**À faire:** Poursuivez le récit sur Gabès et le Forum de l'économie bleue à partir de sa dernière phrase.

**Passage extrait:**
####################

37. Gabès suffoque !

Loin du jargon professionnel et du style d’écriture dont ma plume a été conditionnée durant des mois de travail, je voudrais m’exprimer à propos d’une expérience âpre qui m’a énormément marquée. 
Janvier 2020 : J’ai été à Gabès, capitale du Golfe de Gabès en Tunisie, en mission pour prise en charge de la coordination de tout ce qui se rapporte à la communication autour du «Forum de l’économie bleue». 
©Gabes Labes 

C’est un forum qui œuvre à rassembler plusieurs organisations non-gouvernementales, des acteur-ice-s de la société civile, des artisan-e-s, des volontaires tous et toutes étant Tunisien-ne-s etc, et ce dans le but de prendre conscience des problèmes qui menacent les différents écosystèmes et la biodiversité marine.

####################

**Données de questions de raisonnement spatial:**
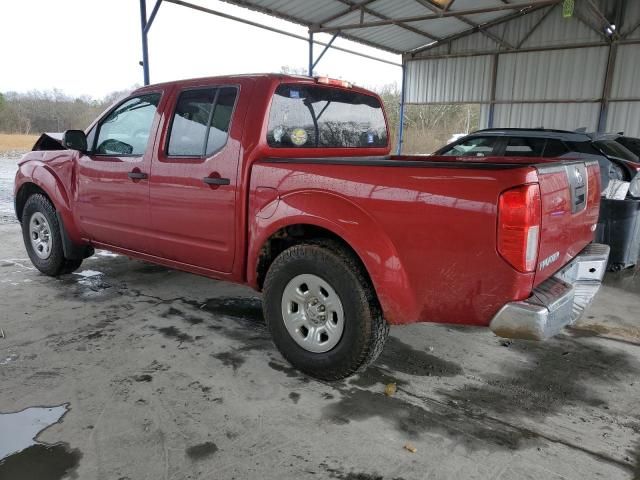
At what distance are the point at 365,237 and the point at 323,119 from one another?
1.38m

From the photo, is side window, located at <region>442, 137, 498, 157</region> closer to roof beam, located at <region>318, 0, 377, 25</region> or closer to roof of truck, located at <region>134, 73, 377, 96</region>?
roof of truck, located at <region>134, 73, 377, 96</region>

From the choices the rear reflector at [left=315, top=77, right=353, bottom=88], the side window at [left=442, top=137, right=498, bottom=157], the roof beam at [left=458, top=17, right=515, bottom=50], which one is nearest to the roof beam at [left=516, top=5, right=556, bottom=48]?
the roof beam at [left=458, top=17, right=515, bottom=50]

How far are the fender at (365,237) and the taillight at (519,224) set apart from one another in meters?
0.56

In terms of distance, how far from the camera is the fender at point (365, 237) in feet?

####################

**Réponse attendue:**
Forum de l'économie bleue - Gabès 2020 

Cette visite m’a heurtée au plus profond de mon être et de mes sentiments. Comme vous le savez déjà (ou pas), l’usine Industries Chimiques Maghrébines (ICM) constituée de plusieurs entités industrielles de production de l’Acide Phosphorique Marchand de grade a été installée à Gabès en 1972. Actuellement, la Zone Industrielle de Ghannouch à Gabès abrite la plus grande plateforme de production du Groupement Chimique Tunisien (GCT). 
©Gabes Labes

Depuis ce temps, les habitants n’arrêtent pas de vivre un enfer quotidien. Tout le monde en souffre: les nouveau-nés, les femmes enceintes, les enfants, les jeunes adultes et les personnes âgées. Les médias nationaux en parlent, les politiciens se sont bien mis sur leurs trente-et-un, ont visité la ville et ont constaté l’ampleur de la situation désastreuse de notre plus belle Oasis méditerranéenne amoindrie par la noirceur du phosphogypse. 
©Tout Va Bien Lella?! 

Tout ce qu’ils ont fait a été de poser devant les caméras des journalistes et parler pour répondre… je veux dire pour bafouiller aux questions des journalistes.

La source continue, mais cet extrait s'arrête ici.